start Extract provided

His core allegation is that Tanzania’s international reserves – foreign currency held by the state –  are drying up, with the equivalent of just one month’s imports remaining. To be accurate he says it is a rumour he has heard. Generally, reserves equivalent to the value of three months imports are recommended (or so the IMF tells me), though Tanzania’s reserves have been hovering around five months equivalent in recent years.

His second allegation is that the Central Bank of Tanzania is deliberately concealing economic statistics – the most recent Monthly Economic Review is from December 2011 and that most recent inflation figure available from them is for November 2011. This seems pretty late. Is that their usual schedule? I hope not.

[The reports from recent months] are concealed deliberately – the Central Bank has them. This is negligence. The country pays bank staff fat salaries to do this work. Companies have been awarded tenders to print these reports. If the reports are not published, it is a theft to which we cannot close our eyes.

He closes with an ultimatum to Central Bank Governor Benno Ndullu: reports for all months up to April 2012 should be up on the site by May 14.

If his central allegation is correct, we are going through dramatic times. The most recent “months of imports” figure for the level of reserves is 5.3, for December 2010, a number that had been steady for the five years prior to that. One year on, and Tanzania’s trade balance had worsened by almost 100 percent to a deficit of TZS 8.5 trillion. In March of this year the government requested Balance of Payments support from the IMF, under a Standby Credit Facility. None of these are good signs.

The headline figures for reserves, trade balance and balance of payments conceal much. Oil imports for the emergency power plan, attempts by the Central Bank to stabilise the currency, rotting cashew nuts in the south and the invasions of commercial farms in the north: all of these affect those three numbers. But without those numbers, we can’t fully make the connections.

Zitto Kabwe makes the obvious connection to Tanzania’s Open Government Partnership commitments:

While the President is assuring the international community on on government transparency (#OGP), an institution like the Central Bank is concealing information that is crucial to the people and to those following public affairs. The President says Blue, while the Governor oversees Green.

Most recent reports are available here.


Remarkably, since Zitto Kabwe’s post this morning and me writing the above this afternoon, the Monthly Economic Reviews for January and February 2012 are up on the BoT site. Mind you, the January report is a 34 MB monster. I’m still downloading it. If it changes anything above, I’ll amend….


Tanzania’s OGP Action Plan: what’s in the works?

Tanzania’s Open Government Partnership Action Plan is finally ready. You can download your own copy from the OGP website. Happily, you can also compare it to the draft plan which was prepared last year. Go here, and you’ll find it under the ‘introduction’ tab.

The draft had a few highlights. Access to information legislation was an obvious one, as was a pretty tight commitment on public officials’ asset disclosure.

Both the draft and final plan are succint – the commitments cover just two pages more or less. So let’s compare the stand out ones.

On access to information, the draft made this commitment

Study global best practice of freedom of information laws that enable citizens to readily access public information held by government, in the interest of preparing a potential freedom of information Bill by July 2012.

Daraja at the time described it as “so non-committal that it hardly deserves to be called a “commitment”.” It’s hard to argue with that.

So what does the final Action Plan say?

Study global best practice of freedom of information laws in order to generate inputs for preparation of a potential freedom of information Bill

I’ll let you be the judge as to whether that is a strengthened or a weakened commitment.

end Extract provided

*Actions to take*:
a – In the post on Tanzania's Central Bank, what deadline does the ultimatum to Governor Benno Ndullu set for the reports?
b – Write out the part of the post on Tanzania's Central Bank starting with "While the President" and going on through "above, I’ll amend….", substituting "Red" for "Blue".

start Supplied records

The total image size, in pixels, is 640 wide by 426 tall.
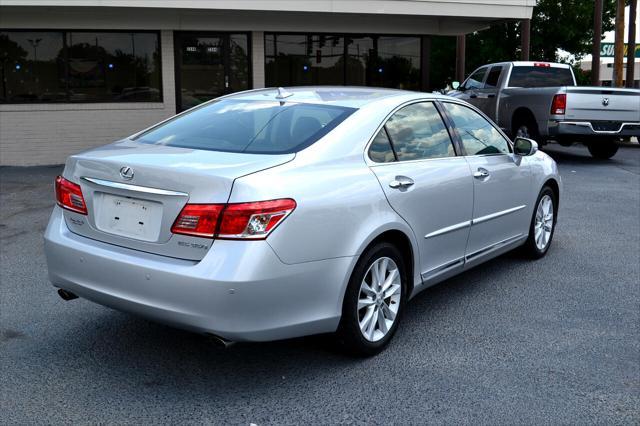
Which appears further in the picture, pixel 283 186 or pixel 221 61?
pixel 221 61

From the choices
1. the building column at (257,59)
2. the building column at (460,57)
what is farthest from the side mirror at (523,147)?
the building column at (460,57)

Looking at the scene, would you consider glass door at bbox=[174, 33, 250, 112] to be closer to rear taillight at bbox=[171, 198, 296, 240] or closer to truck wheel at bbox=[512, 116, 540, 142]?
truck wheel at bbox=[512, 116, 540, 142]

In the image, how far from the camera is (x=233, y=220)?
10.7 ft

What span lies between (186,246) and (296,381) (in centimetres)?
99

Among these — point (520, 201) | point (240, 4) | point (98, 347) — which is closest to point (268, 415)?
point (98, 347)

end Supplied records

*Answers for the exercise*:
a – Reports for all months up to April 2012 should be on the site by May 14.

b –
While the President is assuring the international community on on government transparency (#OGP), an institution like the Central Bank is concealing information that is crucial to the people and to those following public affairs. The President says Red, while the Governor oversees Green.

Most recent reports are available here.


Remarkably, since Zitto Kabwe’s post this morning and me writing the above this afternoon, the Monthly Economic Reviews for January and February 2012 are up on the BoT site. Mind you, the January report is a 34 MB monster. I’m still downloading it. If it changes anything above, I’ll amend….